• _Directions_: Would you reproduce, word for word, only the lines from the one with "United States, site" to the end of the listing below?

• _Dataset extract_:

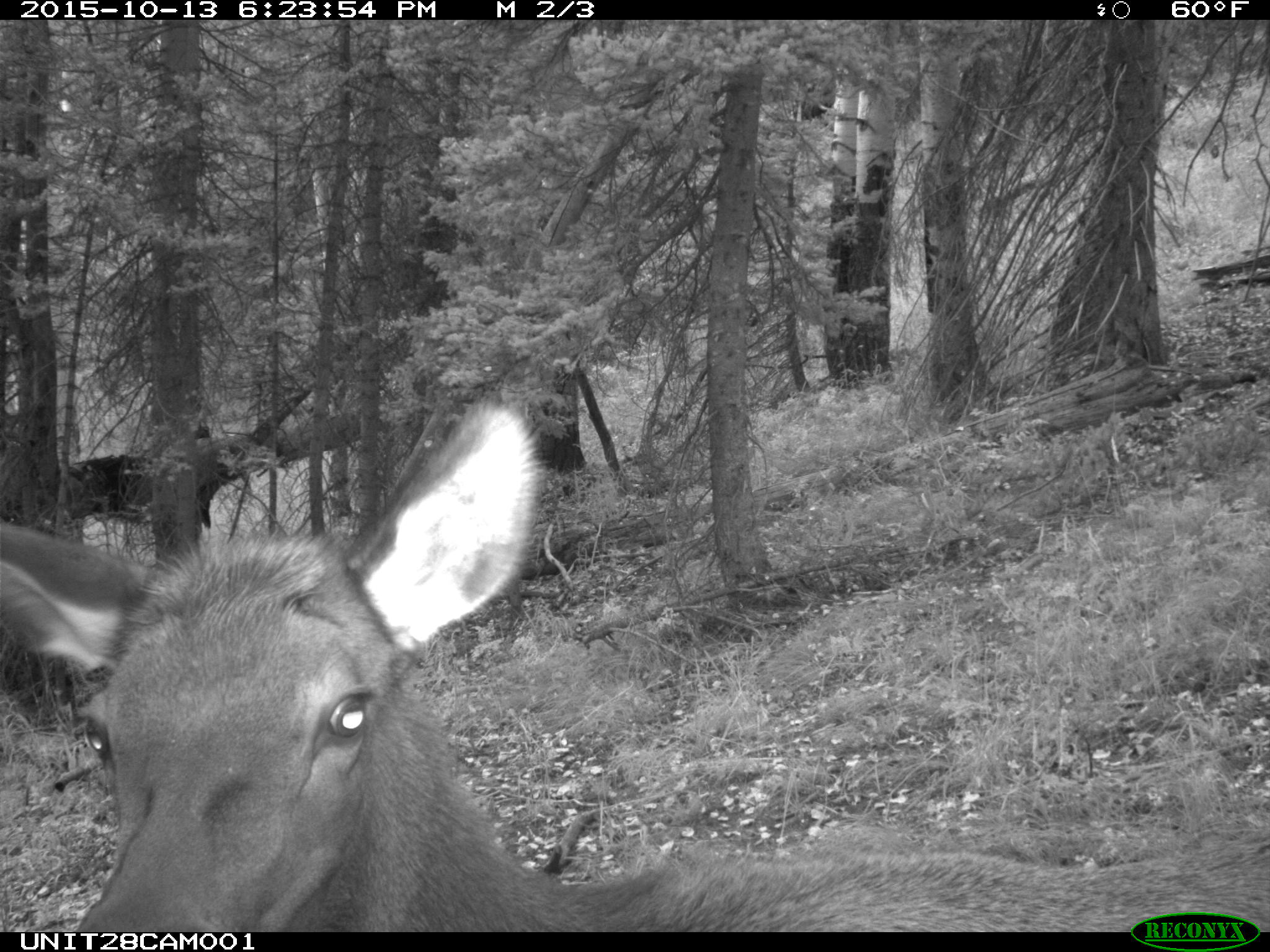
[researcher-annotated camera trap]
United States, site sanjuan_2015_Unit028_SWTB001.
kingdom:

• _Problem solution_:
United States, site sanjuan_2015_Unit028_SWTB001.
kingdom:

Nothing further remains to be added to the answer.